> [Extrait du document]
-----
Il y combattit, les armes à la main, au sein de la colonne italienne dont il fut un des organisateurs.
Il y combattit avec sa plume , en particulier en fondant et en dirigeant la revue Guerre de classes.
Un recueil des articles qu’il y publia vient de sortir aux Éditions Spartacus sous le titre : Guerre de classes en Espagne.
Voilà une réédition qui tombe à pic en ces temps de renaissance du mouvement anarchiste ibérique. Elle permet de faire connaître l’histoire de la révolution espagnole entre 36 et 37, avec ses points forts, mais également avec ses faiblesses.
Les analyses de Berneri sont d’une extrême lucidité et tout particulièrement celles concernant la situation intérieure espagnole et la position de l’Espagne sur l’échiquier international.
Dans l’article « Que faire » il montre l’hypocrisie de la politique de non intervention qui fait le jeu des fascistes espagnols et de leurs alliés allemands et italiens qui ne sont pas dans l’immédiat prêts à entrer en conflit armé contre l’Angleterre et la France.
-----
> [Données fournies]
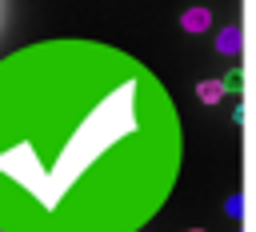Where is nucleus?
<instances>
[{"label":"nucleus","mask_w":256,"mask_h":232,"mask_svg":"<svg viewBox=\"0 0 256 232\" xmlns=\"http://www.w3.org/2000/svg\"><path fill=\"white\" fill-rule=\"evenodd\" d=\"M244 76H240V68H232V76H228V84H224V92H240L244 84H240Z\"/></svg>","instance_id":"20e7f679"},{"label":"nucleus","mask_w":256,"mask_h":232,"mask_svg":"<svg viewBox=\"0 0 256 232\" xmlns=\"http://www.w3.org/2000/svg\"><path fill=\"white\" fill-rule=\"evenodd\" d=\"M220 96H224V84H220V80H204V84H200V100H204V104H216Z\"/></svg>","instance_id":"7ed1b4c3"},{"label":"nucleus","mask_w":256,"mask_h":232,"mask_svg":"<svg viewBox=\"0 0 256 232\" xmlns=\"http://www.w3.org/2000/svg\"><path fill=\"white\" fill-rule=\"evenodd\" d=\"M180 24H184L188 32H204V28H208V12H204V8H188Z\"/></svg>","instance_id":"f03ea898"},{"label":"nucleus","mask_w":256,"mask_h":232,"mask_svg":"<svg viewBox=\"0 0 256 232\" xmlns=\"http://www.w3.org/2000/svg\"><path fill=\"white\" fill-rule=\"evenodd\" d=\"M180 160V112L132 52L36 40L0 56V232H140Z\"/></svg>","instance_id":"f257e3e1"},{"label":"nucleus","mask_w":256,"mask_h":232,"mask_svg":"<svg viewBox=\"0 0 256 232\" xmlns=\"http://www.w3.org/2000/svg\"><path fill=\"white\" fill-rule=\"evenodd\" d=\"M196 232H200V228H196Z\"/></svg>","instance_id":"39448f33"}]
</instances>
-----
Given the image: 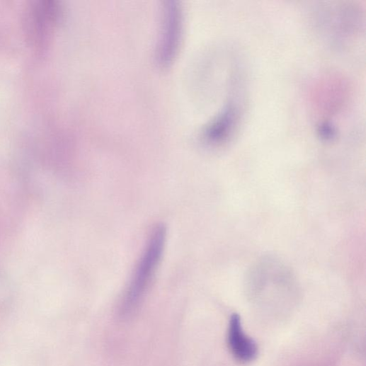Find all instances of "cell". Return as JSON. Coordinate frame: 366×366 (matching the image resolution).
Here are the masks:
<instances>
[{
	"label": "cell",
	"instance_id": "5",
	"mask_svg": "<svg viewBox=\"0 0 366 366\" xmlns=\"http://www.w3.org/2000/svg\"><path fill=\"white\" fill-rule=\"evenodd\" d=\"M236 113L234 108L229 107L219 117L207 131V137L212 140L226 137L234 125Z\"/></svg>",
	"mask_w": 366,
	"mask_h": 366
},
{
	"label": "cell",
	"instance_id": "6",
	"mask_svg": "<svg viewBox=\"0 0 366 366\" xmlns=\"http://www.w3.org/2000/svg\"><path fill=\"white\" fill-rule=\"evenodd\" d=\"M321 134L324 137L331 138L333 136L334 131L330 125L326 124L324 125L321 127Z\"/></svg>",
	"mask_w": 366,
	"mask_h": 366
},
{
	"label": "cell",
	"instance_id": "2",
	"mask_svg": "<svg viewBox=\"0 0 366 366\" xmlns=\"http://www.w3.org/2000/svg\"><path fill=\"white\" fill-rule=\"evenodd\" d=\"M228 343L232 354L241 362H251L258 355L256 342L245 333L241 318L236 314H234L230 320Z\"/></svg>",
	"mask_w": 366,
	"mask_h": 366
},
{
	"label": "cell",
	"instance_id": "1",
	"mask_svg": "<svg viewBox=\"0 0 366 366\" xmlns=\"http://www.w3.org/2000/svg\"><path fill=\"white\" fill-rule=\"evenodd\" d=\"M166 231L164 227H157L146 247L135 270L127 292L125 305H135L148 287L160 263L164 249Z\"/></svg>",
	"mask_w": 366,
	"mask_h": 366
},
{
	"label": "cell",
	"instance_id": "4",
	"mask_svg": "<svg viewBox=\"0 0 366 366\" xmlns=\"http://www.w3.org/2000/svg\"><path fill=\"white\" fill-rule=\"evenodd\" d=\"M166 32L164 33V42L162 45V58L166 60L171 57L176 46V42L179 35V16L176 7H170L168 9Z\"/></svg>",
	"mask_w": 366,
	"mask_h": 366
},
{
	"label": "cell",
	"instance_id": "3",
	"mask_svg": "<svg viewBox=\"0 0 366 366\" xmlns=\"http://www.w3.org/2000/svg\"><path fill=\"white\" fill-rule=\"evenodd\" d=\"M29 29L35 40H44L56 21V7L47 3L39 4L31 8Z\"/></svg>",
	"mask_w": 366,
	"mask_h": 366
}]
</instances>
-----
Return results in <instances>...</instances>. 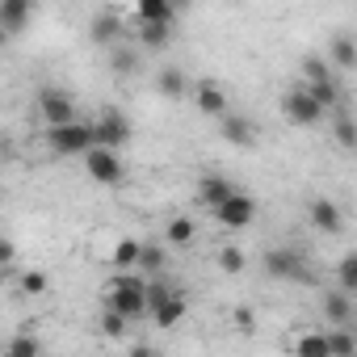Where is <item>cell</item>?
-----
Poursuivez l'extrait consacré à Berneri et à la révolution espagnole en reprenant après sa dernière phrase.

Il dénonce les erreurs qui consistent à ménager l’Allemagne et l’Italie. Il nous faut, dit-il, adopter une politique étrangère énérgique :
« En ce qui concerne l’Allemagne et l’Italie : expulsion immédiate de tous leurs représentant diplomatiques, suspension du droit de survoler le territoire espagnol aux compagnies de navigation aérienne allemandes ; interdiction à tous les navires battant pavillon allemand ou italien de rentrer dans les ports espagnols, suspension de toute immunité pour les sujets bourgeois allemands et italiens résidant en Espagne ».
Il pense qu’avec une telle politique la France et l’Angleterre devraient prendre position et tant pis si cela doit déclencher un conflit armé international. De toute façon, à plus ou moins brève échéance, il est inévitable.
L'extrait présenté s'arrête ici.